I am brand new to photography. Yesterday I became the proud owner of a used Nikon N65. It has been sitting in a closet for a few years. I brought it home, put in new batteries and film, and no matter what I do I can't get it to take a picture. The shutter release button will not push all the way down. The display window turns on when I turn on the power, i have tried different modes and tried adjusting the aperture. But like I said I really don't know what I'm doing. Any suggestions??


----------



## c.cloudwalker

Yes, either throw it out or find a manual.


----------



## jtilson

Oh no, are you serious?!?! I have the users manual and I'm trying to learn. Do you think something is wrong with the camera or do you think I'm doing something wrong? Both are entirely possible.


----------



## xjoewhitex

Hmm I would assume there is something wrong with the camera. Most of the cameras I have, the shutter button can be pressed all the way regardless of it being wound or not. So I figure something is stuck within the shutter gears, or possible the shutter itself is actually jammed. Thats the problem with older cameras, the grease drys up, the camera is continued to be used and it locks. This isn't caused by you. Sorry. And will probably cost more to fix, than replace.


----------



## Edsport

Try changing the focus mode just to see if it fires...


----------



## compur

*From N65 manual:*


----------



## jtilson

I think it was jammed from not being used for a long time.
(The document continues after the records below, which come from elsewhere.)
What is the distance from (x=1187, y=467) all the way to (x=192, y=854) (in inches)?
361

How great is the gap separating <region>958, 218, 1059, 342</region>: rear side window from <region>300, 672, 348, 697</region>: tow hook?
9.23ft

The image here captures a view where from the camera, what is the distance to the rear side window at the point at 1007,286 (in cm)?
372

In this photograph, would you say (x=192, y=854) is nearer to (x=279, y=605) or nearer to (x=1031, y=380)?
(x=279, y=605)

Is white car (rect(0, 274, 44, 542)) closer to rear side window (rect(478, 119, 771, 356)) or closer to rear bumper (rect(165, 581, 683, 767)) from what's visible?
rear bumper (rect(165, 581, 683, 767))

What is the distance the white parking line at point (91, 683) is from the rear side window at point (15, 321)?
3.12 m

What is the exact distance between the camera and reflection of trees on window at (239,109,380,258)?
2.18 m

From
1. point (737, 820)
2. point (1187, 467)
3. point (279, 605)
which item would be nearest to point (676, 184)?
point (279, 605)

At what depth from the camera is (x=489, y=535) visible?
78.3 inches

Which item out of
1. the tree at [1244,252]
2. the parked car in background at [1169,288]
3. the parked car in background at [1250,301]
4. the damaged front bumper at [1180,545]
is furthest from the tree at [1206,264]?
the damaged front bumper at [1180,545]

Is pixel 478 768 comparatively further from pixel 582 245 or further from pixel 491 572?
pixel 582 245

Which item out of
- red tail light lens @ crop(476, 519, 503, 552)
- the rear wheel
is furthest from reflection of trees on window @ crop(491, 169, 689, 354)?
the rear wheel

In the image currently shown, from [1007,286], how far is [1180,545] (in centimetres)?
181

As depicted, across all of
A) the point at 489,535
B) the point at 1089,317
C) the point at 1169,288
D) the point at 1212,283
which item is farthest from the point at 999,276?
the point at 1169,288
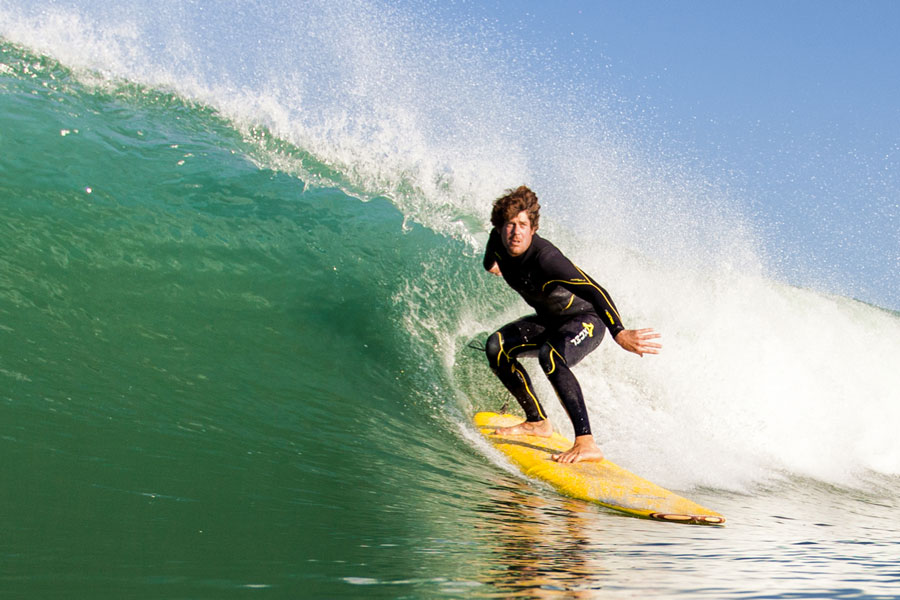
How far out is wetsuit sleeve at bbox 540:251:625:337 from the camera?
452 cm

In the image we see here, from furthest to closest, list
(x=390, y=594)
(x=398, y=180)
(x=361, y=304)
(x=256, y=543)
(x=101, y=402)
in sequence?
1. (x=398, y=180)
2. (x=361, y=304)
3. (x=101, y=402)
4. (x=256, y=543)
5. (x=390, y=594)

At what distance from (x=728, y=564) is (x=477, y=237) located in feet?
21.6

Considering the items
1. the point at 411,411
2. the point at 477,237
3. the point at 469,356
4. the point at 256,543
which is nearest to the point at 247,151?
the point at 477,237

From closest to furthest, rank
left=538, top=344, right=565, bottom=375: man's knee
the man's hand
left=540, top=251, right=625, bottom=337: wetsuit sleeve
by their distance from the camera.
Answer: the man's hand < left=540, top=251, right=625, bottom=337: wetsuit sleeve < left=538, top=344, right=565, bottom=375: man's knee

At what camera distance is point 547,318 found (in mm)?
5109

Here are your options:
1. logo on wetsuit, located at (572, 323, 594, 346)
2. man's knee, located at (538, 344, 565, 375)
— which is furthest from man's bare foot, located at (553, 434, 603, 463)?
logo on wetsuit, located at (572, 323, 594, 346)

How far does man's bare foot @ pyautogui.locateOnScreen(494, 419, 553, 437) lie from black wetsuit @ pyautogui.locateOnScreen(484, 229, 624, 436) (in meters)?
0.04

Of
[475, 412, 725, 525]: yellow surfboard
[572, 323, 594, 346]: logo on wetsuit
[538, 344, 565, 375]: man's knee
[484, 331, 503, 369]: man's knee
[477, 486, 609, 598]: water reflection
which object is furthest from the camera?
[484, 331, 503, 369]: man's knee

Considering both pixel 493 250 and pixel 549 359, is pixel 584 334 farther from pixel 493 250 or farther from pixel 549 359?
pixel 493 250

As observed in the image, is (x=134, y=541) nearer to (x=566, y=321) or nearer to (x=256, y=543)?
(x=256, y=543)

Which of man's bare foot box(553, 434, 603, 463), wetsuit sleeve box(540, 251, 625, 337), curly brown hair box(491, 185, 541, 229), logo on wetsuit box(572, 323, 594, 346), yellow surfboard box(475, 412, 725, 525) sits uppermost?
curly brown hair box(491, 185, 541, 229)

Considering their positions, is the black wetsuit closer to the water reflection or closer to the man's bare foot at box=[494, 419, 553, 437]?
the man's bare foot at box=[494, 419, 553, 437]

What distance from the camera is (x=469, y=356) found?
22.0 feet

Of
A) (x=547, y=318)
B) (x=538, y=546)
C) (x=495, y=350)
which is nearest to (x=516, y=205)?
(x=547, y=318)
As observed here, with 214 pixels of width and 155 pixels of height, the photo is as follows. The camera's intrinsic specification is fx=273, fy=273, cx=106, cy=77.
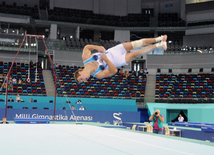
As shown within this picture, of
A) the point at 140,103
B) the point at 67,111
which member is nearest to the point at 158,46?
the point at 67,111

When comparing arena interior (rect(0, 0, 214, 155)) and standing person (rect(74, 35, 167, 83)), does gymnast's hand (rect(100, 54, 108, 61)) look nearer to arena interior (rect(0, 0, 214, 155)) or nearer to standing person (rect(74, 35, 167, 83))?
standing person (rect(74, 35, 167, 83))

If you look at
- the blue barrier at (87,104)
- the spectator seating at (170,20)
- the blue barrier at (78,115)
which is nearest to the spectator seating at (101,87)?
the blue barrier at (87,104)

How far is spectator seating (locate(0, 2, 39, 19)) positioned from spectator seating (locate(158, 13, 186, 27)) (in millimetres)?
15376

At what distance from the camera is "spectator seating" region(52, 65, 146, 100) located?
73.5 feet

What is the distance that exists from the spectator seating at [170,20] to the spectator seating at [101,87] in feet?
36.8

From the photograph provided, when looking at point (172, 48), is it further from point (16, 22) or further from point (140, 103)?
point (16, 22)

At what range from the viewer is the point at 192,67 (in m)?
30.5

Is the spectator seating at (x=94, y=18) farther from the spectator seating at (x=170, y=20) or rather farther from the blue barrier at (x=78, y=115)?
the blue barrier at (x=78, y=115)

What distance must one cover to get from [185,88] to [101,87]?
7.73m

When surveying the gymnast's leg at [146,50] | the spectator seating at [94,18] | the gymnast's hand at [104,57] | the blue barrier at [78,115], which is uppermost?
the spectator seating at [94,18]

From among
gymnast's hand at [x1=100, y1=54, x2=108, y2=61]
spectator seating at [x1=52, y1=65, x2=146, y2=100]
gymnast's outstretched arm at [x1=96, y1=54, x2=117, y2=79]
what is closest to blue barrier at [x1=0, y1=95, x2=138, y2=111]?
spectator seating at [x1=52, y1=65, x2=146, y2=100]

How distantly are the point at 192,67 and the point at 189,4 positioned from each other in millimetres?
9031

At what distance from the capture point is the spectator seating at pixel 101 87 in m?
22.4

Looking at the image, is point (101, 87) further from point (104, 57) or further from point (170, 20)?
point (104, 57)
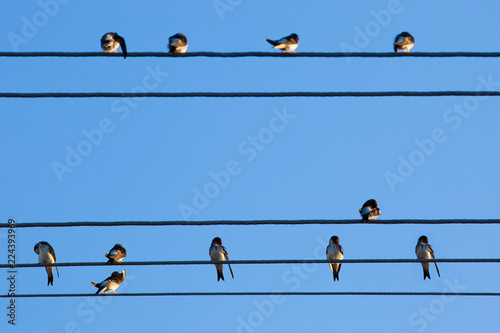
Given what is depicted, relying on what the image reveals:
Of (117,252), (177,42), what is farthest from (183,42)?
(117,252)

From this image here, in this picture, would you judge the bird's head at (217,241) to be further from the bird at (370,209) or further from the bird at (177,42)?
the bird at (177,42)

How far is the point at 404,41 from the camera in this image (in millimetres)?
14930

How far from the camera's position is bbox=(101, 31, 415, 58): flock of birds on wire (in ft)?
45.4

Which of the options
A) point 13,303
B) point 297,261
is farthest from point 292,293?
point 13,303

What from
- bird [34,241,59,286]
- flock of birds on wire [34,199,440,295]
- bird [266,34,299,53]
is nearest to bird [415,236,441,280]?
flock of birds on wire [34,199,440,295]

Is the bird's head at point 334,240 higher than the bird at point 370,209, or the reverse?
the bird's head at point 334,240

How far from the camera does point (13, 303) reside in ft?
42.5

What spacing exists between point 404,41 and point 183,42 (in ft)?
10.2

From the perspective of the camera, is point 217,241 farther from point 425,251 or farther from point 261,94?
point 261,94

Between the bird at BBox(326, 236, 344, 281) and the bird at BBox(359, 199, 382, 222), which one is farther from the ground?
the bird at BBox(326, 236, 344, 281)

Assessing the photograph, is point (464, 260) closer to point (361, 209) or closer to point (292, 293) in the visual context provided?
point (292, 293)

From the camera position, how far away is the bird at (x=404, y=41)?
14867 mm

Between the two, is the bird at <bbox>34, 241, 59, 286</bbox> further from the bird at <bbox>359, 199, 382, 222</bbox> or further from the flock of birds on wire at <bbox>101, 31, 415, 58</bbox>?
the bird at <bbox>359, 199, 382, 222</bbox>

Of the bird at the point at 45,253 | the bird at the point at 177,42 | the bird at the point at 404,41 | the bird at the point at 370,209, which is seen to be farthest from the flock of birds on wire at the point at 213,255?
the bird at the point at 177,42
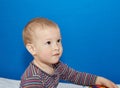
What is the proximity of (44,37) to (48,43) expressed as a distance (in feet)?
0.10

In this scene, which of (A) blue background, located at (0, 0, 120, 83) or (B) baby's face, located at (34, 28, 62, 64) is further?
(A) blue background, located at (0, 0, 120, 83)

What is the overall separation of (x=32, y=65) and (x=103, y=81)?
0.36m

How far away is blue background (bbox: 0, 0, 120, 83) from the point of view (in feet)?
4.28

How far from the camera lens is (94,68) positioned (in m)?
1.41

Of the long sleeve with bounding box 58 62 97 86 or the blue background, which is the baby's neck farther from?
the blue background

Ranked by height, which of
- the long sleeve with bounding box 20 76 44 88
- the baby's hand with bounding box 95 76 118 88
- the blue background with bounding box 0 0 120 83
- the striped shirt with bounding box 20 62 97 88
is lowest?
the long sleeve with bounding box 20 76 44 88

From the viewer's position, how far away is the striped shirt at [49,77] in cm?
95

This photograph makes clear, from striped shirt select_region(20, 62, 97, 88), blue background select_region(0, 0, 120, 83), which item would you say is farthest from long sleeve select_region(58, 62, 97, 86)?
blue background select_region(0, 0, 120, 83)

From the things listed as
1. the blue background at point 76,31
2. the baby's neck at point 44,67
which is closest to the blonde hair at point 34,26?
the baby's neck at point 44,67

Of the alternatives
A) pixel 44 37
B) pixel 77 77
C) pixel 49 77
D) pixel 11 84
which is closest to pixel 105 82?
pixel 77 77

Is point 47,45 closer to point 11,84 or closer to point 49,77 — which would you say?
point 49,77

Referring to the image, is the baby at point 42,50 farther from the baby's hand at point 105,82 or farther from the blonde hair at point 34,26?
the baby's hand at point 105,82

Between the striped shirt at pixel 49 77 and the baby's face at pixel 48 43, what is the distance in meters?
0.08

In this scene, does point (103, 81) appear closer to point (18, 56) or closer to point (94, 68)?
point (94, 68)
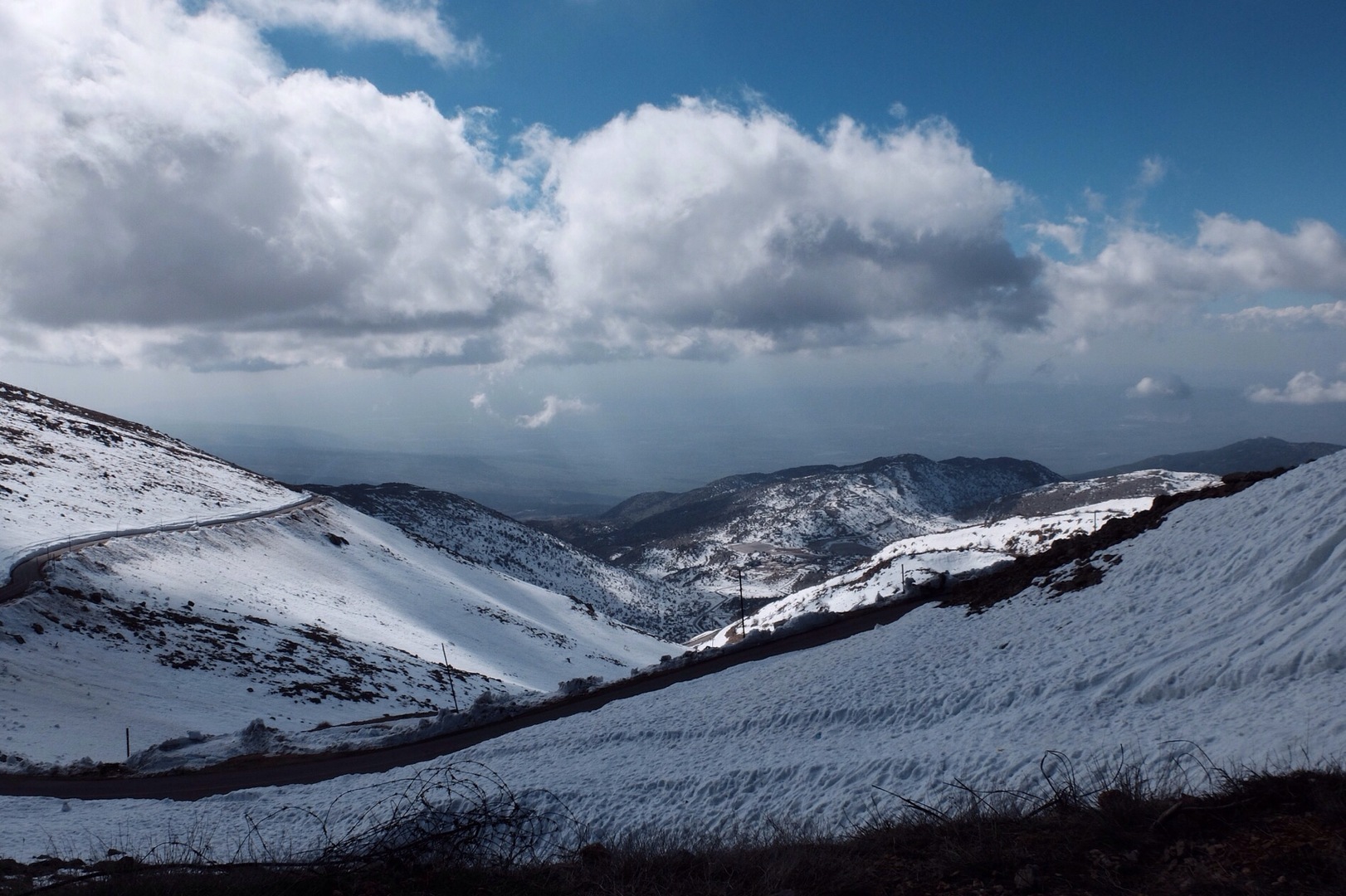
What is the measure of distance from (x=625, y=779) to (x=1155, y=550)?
414 inches

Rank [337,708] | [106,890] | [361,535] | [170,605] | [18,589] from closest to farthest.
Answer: [106,890]
[337,708]
[18,589]
[170,605]
[361,535]

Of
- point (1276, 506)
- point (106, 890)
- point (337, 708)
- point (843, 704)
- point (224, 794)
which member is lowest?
point (337, 708)

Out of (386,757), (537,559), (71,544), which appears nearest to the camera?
(386,757)

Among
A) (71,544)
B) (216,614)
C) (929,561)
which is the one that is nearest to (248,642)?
(216,614)

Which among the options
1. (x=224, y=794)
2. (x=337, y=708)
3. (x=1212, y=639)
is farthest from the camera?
(x=337, y=708)

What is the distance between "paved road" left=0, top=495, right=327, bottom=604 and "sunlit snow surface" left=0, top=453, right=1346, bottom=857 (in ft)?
64.0

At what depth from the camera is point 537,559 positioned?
108m

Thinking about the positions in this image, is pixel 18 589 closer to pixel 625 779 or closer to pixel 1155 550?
pixel 625 779

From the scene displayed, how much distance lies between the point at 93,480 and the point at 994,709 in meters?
58.9

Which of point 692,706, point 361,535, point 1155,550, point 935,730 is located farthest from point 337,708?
point 361,535

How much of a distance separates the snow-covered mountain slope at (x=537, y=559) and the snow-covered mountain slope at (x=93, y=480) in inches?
1079

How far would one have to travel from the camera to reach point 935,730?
9.84 m

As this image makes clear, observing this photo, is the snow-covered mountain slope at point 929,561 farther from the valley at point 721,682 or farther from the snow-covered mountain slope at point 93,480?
the snow-covered mountain slope at point 93,480

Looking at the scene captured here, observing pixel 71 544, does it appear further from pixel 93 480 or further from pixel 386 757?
pixel 386 757
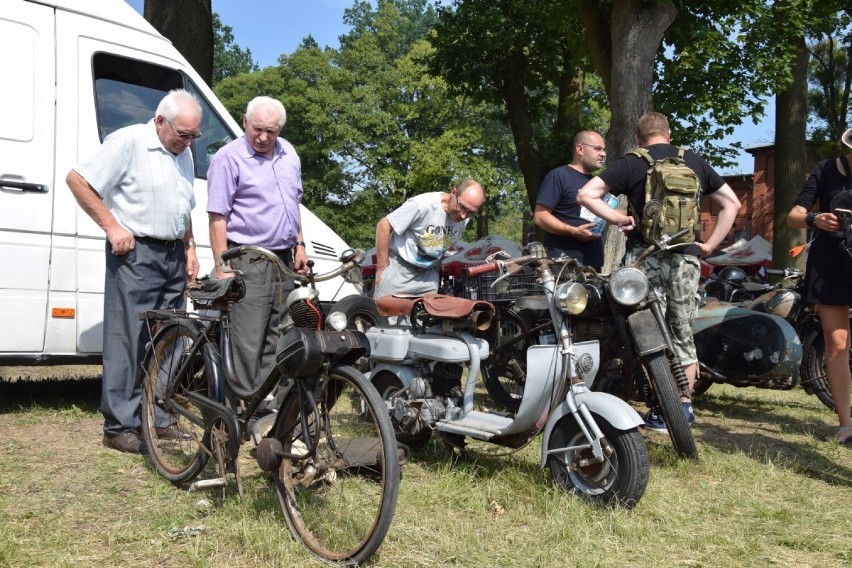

After about 9,882 tries, it shoots! Focuses, the flash works, and all. Thanks everybody!!


----------



## Derrel

I think you might wish to thank Compur for his minimum aperture and CPU lens tip above...if an N65 is accidentally set off of the minimum aperture, it's a brick...with the lens properly set to minimum aperture (to either f/16 or f/22 usually), the camera will WORK!!!!


----------



## RockstarPhotography

push harder................


----------